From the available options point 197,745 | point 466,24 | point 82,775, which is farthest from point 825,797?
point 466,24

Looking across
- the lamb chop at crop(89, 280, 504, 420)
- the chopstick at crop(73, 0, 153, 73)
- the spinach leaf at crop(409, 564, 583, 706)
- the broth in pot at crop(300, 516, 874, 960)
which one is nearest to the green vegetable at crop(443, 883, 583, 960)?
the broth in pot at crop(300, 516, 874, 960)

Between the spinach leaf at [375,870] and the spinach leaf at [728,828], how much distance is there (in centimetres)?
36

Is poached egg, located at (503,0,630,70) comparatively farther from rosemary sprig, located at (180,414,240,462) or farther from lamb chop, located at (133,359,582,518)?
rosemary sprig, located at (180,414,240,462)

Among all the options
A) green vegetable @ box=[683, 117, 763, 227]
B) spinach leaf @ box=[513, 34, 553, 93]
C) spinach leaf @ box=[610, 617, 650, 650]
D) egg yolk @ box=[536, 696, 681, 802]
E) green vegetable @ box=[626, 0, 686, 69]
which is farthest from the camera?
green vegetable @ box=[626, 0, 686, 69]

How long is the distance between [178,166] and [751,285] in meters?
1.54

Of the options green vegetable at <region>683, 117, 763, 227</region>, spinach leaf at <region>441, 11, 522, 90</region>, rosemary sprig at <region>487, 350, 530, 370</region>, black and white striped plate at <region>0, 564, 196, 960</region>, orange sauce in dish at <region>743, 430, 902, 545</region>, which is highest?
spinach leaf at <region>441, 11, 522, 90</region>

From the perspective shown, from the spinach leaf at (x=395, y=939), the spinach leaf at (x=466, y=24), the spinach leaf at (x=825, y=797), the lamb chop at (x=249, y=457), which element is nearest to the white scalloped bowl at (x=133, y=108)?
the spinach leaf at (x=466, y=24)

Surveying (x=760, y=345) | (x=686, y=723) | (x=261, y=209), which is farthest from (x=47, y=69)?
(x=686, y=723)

+--

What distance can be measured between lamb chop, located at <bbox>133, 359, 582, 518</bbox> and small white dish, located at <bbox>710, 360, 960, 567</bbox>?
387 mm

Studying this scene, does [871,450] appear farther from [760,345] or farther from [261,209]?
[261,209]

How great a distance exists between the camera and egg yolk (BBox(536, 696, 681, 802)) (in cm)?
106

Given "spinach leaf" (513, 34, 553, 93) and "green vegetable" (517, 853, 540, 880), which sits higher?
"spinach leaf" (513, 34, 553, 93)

+--

> [TASK GOAL]: Tally the lines in the records above that contain the word "which" and give only the number.

> [IN RESPONSE]: 7